* Exercise directions
Pull out each line of the records that contains the word "items".

★ ★ ★ ★ ★

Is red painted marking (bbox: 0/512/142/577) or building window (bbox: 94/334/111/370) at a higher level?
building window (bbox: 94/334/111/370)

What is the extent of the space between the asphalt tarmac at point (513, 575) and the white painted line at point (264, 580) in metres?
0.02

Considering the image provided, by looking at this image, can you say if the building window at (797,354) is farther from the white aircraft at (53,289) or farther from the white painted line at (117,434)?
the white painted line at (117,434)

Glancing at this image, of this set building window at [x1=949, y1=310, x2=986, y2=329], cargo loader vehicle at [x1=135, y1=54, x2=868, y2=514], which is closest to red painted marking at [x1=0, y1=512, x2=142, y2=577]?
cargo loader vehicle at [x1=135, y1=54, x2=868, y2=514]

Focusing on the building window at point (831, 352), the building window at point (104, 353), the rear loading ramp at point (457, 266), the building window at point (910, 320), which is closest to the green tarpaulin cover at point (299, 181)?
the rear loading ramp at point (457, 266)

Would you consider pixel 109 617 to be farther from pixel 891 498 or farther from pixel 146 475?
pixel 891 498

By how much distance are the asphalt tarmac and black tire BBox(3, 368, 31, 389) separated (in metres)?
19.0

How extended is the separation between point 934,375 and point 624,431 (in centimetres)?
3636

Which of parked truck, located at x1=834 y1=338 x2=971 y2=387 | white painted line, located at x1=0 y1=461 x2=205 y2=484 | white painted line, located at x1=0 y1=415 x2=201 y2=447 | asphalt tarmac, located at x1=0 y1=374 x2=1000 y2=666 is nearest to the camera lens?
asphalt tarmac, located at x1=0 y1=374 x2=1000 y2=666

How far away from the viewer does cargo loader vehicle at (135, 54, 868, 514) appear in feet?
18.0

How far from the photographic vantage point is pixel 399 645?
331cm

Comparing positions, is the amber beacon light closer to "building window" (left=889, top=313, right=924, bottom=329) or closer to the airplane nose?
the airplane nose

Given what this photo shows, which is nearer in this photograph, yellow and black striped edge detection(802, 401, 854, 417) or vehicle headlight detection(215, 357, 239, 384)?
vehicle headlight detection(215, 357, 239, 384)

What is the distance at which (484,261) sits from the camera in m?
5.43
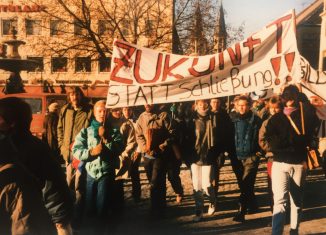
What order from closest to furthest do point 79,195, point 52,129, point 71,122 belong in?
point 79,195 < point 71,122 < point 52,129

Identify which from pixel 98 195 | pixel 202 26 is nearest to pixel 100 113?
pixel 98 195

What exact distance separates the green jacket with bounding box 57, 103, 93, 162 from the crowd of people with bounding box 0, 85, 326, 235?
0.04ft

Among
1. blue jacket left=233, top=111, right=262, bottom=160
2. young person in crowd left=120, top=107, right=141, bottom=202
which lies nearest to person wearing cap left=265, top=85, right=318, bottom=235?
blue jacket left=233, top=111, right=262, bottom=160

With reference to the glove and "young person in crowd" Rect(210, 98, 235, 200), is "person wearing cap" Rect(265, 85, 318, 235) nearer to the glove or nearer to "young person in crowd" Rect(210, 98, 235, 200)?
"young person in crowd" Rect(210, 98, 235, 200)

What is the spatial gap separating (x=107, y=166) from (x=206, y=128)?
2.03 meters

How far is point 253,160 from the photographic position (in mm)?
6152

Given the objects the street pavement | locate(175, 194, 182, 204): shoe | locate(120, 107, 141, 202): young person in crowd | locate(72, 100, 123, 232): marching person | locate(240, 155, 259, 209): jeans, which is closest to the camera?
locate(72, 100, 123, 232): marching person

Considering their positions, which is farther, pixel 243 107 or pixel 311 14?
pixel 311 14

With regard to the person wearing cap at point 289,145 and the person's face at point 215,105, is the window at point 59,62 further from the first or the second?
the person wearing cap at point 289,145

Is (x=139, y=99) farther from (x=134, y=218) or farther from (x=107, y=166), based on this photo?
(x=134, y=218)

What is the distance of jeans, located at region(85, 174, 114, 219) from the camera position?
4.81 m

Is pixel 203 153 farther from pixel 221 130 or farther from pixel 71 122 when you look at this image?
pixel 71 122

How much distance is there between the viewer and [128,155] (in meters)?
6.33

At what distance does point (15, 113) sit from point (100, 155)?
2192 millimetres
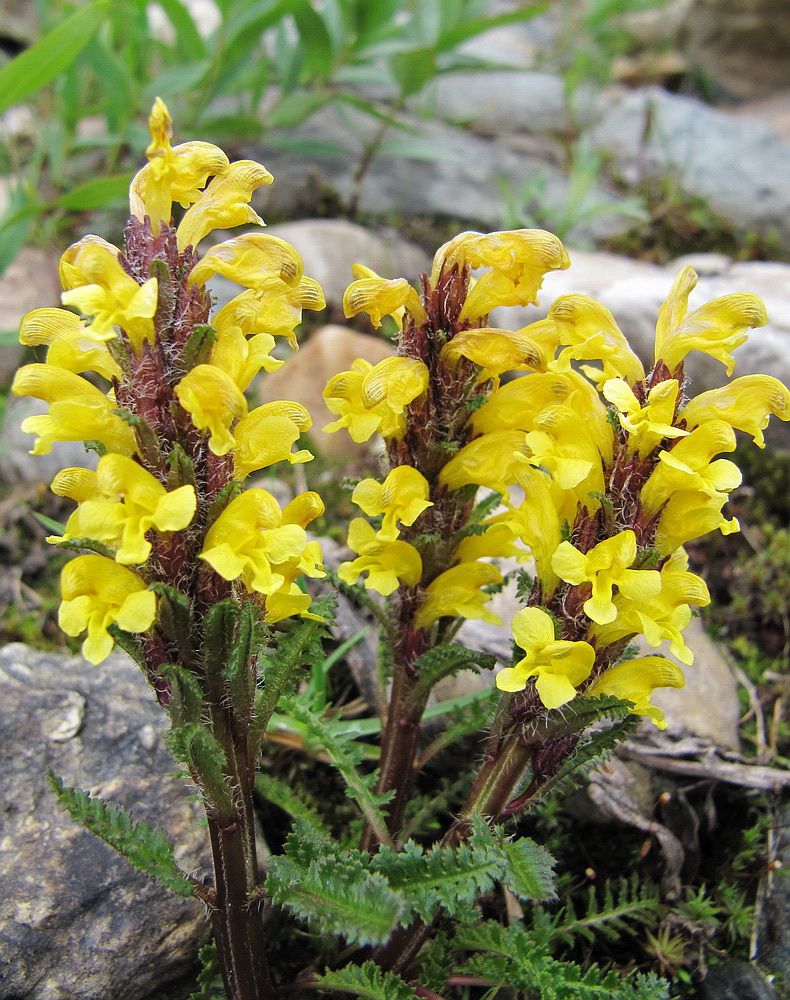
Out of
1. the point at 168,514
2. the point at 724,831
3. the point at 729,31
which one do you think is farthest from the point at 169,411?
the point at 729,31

★ ★ ★ ★ ★

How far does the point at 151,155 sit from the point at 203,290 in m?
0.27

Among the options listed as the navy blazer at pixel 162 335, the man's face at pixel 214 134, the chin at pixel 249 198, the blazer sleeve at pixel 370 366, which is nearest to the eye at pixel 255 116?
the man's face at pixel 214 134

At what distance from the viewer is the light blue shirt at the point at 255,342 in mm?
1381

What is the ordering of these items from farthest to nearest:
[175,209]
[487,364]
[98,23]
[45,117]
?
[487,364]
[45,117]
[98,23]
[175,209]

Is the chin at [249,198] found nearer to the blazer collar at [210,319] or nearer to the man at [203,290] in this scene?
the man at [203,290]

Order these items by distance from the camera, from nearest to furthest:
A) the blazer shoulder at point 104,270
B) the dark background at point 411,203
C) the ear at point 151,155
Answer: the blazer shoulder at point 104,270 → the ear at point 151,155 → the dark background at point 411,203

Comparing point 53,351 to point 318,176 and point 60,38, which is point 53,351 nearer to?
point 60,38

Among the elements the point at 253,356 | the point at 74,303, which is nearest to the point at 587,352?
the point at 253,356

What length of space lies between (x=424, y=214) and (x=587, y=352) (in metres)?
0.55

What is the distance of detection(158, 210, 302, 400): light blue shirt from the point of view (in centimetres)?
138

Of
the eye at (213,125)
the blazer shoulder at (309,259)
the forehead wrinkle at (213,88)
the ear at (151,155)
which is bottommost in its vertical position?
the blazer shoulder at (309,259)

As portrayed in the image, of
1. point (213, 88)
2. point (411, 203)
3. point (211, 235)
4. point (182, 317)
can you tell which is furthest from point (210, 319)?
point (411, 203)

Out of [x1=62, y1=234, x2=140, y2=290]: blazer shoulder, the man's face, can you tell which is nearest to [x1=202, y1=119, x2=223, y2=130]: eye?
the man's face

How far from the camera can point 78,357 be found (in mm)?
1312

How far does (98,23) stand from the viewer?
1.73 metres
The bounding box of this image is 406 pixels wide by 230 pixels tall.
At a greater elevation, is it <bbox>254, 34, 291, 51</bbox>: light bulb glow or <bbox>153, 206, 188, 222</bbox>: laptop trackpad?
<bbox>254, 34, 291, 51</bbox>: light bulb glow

★ ★ ★ ★ ★

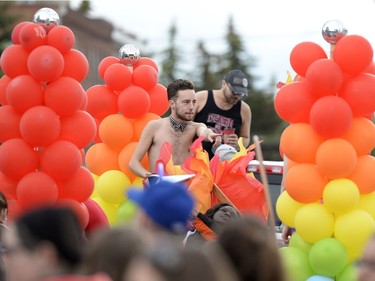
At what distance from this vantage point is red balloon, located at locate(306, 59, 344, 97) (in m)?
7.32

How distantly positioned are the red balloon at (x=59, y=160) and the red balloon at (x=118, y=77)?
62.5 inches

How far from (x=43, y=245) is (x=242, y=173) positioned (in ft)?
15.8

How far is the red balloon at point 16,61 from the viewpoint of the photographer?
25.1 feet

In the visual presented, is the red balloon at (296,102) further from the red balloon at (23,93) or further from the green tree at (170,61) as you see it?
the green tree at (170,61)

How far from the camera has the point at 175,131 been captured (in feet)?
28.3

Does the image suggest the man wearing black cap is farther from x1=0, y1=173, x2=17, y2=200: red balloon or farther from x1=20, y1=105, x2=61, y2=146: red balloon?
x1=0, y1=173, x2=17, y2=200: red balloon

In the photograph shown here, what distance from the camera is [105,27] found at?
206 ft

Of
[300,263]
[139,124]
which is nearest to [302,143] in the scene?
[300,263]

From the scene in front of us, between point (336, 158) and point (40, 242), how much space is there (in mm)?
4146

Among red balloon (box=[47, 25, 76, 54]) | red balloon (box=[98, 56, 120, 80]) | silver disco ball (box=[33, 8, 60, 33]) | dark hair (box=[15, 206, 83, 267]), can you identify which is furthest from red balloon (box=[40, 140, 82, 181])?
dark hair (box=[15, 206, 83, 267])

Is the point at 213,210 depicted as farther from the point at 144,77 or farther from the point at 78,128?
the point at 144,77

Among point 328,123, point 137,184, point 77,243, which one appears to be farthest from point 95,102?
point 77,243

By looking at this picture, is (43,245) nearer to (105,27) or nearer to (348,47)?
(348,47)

★ ★ ★ ★ ★

* Answer for the task
What is the ordering of these items from farthest to nearest:
Order these items by distance from the camera, from nearest to furthest:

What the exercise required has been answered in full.